Exercise goal -> Print, word for word, the part of the passage about Dasani that begins at the words "Not only that, but" and stops after the words "of ten afloat.".

━━ Text

Let’s start with Elliott’s depiction of the heroine she makes visible: “Dasani is tiny for an eleven-year-old and quick to startle. She has a delicate oval face and luminous eyes that watch everything, owl-like. . . . In class, Dasani raises her hand high and speaks in forceful sentences. She seems unaware of how tiny she is — exuding a muscular confidence that carries over into the schoolyard.”
Elliott found a star because she spent weeks looking for her: New York City in 2012 hosted 22,000 homeless children, but “by the time I landed at the Auburn shelter, what mattered more to me than any demographic profile was finding a child who could breathe life into this story. And on that sunny afternoon in October 2012, she was staring right at me. Dasani crackled with energy. She was precocious, daring, full of adventure.”
Not only that, but we learn that Dasani can fix a dripping sink: “In a shelter with a $9 million budget, operated by an agency with more than a hundred times those funds, the plumbing has fallen to an eleven-year-old girl.” She designs dances for her siblings and herself to perform on subway trains: “They arrange themselves behind her in the shape of a diamond, with Dasani at the tip. She is choreographer.” That’s one of the ways she helps keep her family of ten afloat.
Ten? A sociologist would have found a single mom and two children, but the family’s size provides a particular poignancy when things fall apart and three of the children stay with an aunt, three go to two different foster care providers, one goes to prison, and Dasani triumphs temporarily at a private school/residence that spends $85,000 per child. (She then gets kicked out for fighting, goes into foster care, pierces her tongue, wears a red bandana and joins the Bloods, then gets suspended from her new school after pounding a boy into the sidewalk.)
Elliott also models good journalism by giving us sights that show poignant aspiration: In the homeless shelter, “slipping out from her covers, Dasani goes to the window. On mornings like this, she can see all the way past Brooklyn, over the rooftops and the projects and the shimmering east River. Her eyes can travel into Manhattan, to the top of the Empire State Building. . . . Dasani can get lost looking out her window.”
And not only sights, but sounds: “Different noises mean different things. She sorts them like laundry. The light noises bring no harm — the colicky cries of an infant down the hall, the hungry barks of the Puerto Rican lady’s Chihuahuas. . . . The sound that matters has a different pitch. It comes loud and fast, with a staccato rhythm. The popping of gunshots. The pounding of fists.”
Elliott, unlike a writer who might gain fictionalizing freedom by using pseudonyms, pledges to readers that “this is a work of nonfiction. No facts have been altered and no names have been changed.” She follows standard journalistic rules of engagement, telling Dasani and her family that “unless a person tells me something is ‘private,’ whatever I observe would be published in an article read by many people.” Elliott does not pay for interviews. (She does pick up the tab for restaurant meals and sometimes brings groceries or helps “in other ways — especially at Christmas. I am, after all, human.”)
Above all, Elliott is a worthy Pulitzer winner and model for young journalists because she relies on street-level experience, not abstract theory. Elliott writes, “The word ‘understand’ comes from Old English — understandan. Literally, it means ‘to stand in the midst of.’ It does not mean we have reached some ultimate truth. It means, to my mind, that we have experienced enough of something new, something formerly unseen, to be provoked, humbled, awakened, or even changed by it.”
She explains her openness this way: Whenever she thought she knew the answers, “something else would happen, revealing a new layer. This sequence of revelation filled the arc of the book. Dasani began as a homeless girl in the shelter system and wound up a foster kid in the child protection system . . . [A]s I followed Dasani’s path, I saw how these systems interacted and overlapped.”

━━━━
━━ Listing

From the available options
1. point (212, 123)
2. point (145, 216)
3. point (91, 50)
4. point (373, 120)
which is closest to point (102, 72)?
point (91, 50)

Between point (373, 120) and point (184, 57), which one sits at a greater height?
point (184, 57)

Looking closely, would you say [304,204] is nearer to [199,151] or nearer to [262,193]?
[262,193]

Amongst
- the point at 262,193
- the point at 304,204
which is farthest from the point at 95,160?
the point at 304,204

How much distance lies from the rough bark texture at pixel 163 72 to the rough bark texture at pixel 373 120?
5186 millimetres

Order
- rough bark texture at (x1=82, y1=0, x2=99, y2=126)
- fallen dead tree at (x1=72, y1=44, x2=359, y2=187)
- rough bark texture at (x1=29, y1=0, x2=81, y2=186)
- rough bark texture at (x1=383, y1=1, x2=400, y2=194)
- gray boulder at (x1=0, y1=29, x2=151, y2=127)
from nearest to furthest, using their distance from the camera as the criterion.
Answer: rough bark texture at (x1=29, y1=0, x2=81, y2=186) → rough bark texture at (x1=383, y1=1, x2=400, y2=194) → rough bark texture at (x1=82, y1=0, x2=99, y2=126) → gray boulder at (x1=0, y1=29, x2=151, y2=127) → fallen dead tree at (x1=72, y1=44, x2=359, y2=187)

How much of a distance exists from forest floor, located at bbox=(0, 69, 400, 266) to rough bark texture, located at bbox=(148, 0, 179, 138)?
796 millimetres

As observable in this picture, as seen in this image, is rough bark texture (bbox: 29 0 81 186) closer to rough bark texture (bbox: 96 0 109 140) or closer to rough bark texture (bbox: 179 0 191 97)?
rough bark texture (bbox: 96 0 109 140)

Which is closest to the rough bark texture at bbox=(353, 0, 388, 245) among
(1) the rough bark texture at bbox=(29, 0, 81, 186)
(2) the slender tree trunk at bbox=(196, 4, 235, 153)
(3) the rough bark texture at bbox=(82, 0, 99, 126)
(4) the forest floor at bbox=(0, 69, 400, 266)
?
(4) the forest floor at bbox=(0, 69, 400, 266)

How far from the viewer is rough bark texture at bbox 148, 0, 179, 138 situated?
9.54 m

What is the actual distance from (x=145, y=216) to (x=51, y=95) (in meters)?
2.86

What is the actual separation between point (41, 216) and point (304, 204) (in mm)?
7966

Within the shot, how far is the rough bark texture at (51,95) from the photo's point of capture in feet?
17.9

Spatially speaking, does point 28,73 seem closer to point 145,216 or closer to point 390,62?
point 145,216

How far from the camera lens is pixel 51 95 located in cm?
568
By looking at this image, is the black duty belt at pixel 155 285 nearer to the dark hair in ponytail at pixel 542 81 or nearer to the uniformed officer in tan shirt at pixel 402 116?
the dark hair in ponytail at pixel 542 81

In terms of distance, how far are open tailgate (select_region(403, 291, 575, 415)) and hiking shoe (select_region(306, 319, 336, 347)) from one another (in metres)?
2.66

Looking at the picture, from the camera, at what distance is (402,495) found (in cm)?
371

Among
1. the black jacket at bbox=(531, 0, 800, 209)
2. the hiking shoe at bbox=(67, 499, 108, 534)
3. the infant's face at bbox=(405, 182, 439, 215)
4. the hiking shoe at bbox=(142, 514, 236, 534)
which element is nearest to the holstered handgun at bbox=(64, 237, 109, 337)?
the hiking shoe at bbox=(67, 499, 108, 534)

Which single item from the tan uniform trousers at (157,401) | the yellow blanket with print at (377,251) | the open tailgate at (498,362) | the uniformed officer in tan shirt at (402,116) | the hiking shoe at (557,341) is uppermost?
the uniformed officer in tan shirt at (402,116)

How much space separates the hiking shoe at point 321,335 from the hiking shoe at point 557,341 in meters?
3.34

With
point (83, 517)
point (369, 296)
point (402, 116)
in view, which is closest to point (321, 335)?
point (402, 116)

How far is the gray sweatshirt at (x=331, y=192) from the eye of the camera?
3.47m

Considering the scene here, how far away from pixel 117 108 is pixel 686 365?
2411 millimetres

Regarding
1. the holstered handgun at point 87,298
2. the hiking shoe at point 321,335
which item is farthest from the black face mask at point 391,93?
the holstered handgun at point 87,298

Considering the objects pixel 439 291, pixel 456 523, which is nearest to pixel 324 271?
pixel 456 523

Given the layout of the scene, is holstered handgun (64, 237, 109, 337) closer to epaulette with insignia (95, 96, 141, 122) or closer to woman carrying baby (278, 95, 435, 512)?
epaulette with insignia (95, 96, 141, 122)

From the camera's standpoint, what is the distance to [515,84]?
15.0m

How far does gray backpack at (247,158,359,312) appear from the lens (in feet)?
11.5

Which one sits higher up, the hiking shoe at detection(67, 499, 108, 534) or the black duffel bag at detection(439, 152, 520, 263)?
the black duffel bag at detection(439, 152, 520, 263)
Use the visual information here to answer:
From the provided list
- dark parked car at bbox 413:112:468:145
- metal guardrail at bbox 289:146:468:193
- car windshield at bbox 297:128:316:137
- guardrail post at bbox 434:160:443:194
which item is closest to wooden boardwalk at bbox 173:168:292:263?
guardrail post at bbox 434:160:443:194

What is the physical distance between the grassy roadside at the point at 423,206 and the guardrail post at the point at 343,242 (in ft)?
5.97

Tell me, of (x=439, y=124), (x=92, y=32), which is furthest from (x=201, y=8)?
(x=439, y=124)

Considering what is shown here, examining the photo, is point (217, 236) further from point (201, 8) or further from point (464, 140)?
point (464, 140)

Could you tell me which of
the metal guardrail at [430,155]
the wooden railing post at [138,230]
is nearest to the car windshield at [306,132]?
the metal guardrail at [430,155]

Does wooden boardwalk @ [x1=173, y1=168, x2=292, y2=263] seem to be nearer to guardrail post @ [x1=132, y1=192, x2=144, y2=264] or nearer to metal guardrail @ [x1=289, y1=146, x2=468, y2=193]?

━━━━

Answer in full ->
Not only that, but we learn that Dasani can fix a dripping sink: “In a shelter with a $9 million budget, operated by an agency with more than a hundred times those funds, the plumbing has fallen to an eleven-year-old girl.” She designs dances for her siblings and herself to perform on subway trains: “They arrange themselves behind her in the shape of a diamond, with Dasani at the tip. She is choreographer.” That’s one of the ways she helps keep her family of ten afloat.